The book is composed of several recipes, all of which are fairly concise. You should have a bit of background working with geodata and be fairly comfortable with reading SQL in order to get the most out of it, because theoretical explanations are kept to a minimum. This is great for users at or above the intermediate level, because it's a perfect format for quickly looking up practical examples of how certain things are done without having to dig a lot. If you're looking to move from beginner to intermediate user, the examples also will help you a lot.

The chapters cover a broad variety of topics, from importing and exporting data to simple raster and vector analyses. Math algebra, terrain analyses, routing and photogrammetry are covered well, as well as serving the data locally or over a web connection and displaying it in a desktop GIS or a self-made web client. There are also some nice examples and explanations of how to administer, maintain and optimize the database itself, as well as analyzing and optimizing the performance of single queries using Postgres' built in profiler. It's helpful for the more advanced topics if you bring some prior knowledge with, but if you're just getting started in these areas the book contains good tips on where you can find further information. The focus is on practicability and presenting examples that are easy to understand, duplicate, and adapt to your own needs.
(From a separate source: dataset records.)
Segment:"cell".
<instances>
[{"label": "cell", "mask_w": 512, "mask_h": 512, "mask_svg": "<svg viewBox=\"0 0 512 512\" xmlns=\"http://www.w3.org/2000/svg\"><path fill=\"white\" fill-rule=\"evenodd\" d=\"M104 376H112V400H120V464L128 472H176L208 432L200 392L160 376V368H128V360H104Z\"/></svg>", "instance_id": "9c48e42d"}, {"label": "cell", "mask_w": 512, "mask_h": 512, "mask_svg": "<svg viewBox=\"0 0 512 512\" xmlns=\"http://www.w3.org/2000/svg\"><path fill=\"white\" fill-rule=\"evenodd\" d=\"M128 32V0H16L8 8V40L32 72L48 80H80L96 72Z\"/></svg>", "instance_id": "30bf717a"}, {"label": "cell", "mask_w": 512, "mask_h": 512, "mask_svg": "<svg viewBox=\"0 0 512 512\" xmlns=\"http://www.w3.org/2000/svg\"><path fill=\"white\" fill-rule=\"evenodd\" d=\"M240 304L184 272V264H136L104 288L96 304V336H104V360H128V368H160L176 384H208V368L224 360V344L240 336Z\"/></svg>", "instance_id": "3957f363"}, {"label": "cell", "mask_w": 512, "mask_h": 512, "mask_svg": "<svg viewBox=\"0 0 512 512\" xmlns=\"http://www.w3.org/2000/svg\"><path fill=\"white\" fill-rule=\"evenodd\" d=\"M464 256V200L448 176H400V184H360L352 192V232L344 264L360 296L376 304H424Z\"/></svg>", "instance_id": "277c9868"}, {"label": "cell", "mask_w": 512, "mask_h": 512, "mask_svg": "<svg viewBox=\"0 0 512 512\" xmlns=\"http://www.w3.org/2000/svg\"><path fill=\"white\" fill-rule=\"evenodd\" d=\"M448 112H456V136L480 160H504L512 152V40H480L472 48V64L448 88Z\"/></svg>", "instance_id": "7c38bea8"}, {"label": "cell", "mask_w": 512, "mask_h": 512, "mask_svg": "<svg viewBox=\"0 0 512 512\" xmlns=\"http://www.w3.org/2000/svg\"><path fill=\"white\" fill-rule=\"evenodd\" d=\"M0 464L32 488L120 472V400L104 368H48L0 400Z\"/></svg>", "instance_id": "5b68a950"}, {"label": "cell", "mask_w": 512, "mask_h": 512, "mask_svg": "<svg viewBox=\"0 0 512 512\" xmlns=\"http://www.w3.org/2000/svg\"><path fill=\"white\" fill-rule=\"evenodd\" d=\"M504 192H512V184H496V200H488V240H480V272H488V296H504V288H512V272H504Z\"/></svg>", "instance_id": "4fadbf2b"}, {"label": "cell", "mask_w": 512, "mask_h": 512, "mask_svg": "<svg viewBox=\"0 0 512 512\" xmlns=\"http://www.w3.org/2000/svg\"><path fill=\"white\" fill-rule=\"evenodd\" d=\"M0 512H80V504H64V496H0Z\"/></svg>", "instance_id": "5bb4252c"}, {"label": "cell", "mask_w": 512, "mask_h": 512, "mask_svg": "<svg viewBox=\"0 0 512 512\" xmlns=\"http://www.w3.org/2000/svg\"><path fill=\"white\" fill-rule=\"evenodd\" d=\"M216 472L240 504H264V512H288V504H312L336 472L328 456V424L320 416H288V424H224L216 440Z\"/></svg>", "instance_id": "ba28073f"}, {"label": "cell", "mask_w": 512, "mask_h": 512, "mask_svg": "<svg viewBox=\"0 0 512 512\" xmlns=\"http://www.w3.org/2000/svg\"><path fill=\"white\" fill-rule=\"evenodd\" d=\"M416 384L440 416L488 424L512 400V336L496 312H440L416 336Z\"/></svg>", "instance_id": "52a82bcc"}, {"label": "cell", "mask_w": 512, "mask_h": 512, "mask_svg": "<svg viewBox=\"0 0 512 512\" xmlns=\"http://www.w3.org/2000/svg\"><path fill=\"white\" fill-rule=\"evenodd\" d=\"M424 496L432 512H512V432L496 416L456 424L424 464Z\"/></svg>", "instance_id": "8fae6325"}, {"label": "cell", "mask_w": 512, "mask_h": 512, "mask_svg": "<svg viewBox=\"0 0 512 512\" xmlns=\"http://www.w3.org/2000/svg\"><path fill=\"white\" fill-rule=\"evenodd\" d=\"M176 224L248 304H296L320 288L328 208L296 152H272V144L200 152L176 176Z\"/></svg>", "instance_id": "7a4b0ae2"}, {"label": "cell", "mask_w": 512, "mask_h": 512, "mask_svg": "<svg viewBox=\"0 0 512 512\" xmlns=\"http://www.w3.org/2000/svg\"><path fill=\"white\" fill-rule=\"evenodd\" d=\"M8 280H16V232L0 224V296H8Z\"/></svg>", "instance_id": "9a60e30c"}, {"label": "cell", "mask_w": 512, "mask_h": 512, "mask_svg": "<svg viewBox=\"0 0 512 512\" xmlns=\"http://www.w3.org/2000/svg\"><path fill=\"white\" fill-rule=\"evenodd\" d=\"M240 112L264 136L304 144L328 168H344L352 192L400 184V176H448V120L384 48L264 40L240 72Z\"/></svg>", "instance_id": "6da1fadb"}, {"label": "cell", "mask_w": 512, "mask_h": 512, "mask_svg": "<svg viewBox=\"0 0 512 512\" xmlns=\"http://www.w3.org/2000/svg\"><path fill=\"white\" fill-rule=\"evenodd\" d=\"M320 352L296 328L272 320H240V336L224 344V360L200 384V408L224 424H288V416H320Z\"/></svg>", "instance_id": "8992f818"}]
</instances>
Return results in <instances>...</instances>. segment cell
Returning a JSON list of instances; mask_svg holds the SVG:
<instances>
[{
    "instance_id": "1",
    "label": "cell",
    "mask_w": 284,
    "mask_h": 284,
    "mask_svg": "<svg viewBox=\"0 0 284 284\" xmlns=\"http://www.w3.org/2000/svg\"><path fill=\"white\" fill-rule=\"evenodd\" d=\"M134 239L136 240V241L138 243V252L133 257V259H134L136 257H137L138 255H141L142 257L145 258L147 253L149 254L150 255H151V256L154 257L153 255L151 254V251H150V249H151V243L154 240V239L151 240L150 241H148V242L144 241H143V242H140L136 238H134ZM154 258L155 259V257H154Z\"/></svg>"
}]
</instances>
The only thing that I wish were done better is the code formating. I read the ebook version and in some chapters code blocks were missing line breaks. In the SQL this makes it hard to read, especially because no space was substituted for line breaks, which broke the syntax, but for the Python examples this was even worse because the indentation is semantically significant.
Aside from the formating problem, I was extremely pleased with the PostGIS Cookbook and will surely use it in the future often while migrating analysis steps and data storage into a Postgres/PostGIS database.